About 60,000 women are admitted to the hospital each year for extreme morning sickness. Morning sickness is a common symptom of pregnancy, but when cases get extreme women face dehydration and other serious side effects. Extreme morning sickness is clinically referred to as hyperemesis gravidarum (HG). In some cases, the morning sickness is so severe that voluntary abortion of the pregnancy is necessary to stop the nausea and vomiting.

Researchers at UCLA have found a possible link between family members suffering from extreme morning sickness. Women with HG were included in the study. Researchers traced family lines back on both maternal and fraternal sides to see if there were any other cases of HG along the bloodline and they found instances of potential genetic connection. If women are born into families with a history of HG the chance of having extreme morning sickness increases 17 times. The report was published on the Internet site for the American Journal of Obstetrics and Gynecology.

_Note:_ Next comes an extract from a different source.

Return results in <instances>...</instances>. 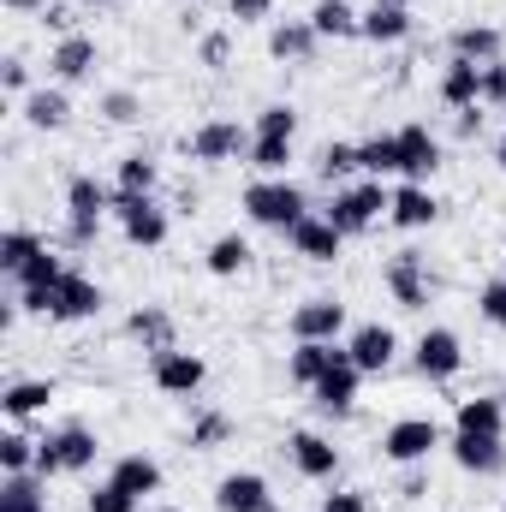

The study involved 650 women suffering from HG. These women were asked to bring in a friend or family member who had gone at least 27 weeks into a pregnancy without suffering from extreme morning sickness. In addition to the 17 fold increase in risk down the family blood line, 33% of women suffering from HG reported their mother had the same problem.

Authors concluded, “"Because the incidence of hyperemesis gravidarum is most commonly reported to be 0.5 percent in the population, and the sisters of cases have as much as an 18-fold increased familial risk for HG compared to controls, this study provides strong evidence for a genetic component to extreme nausea and vomiting in pregnancy.”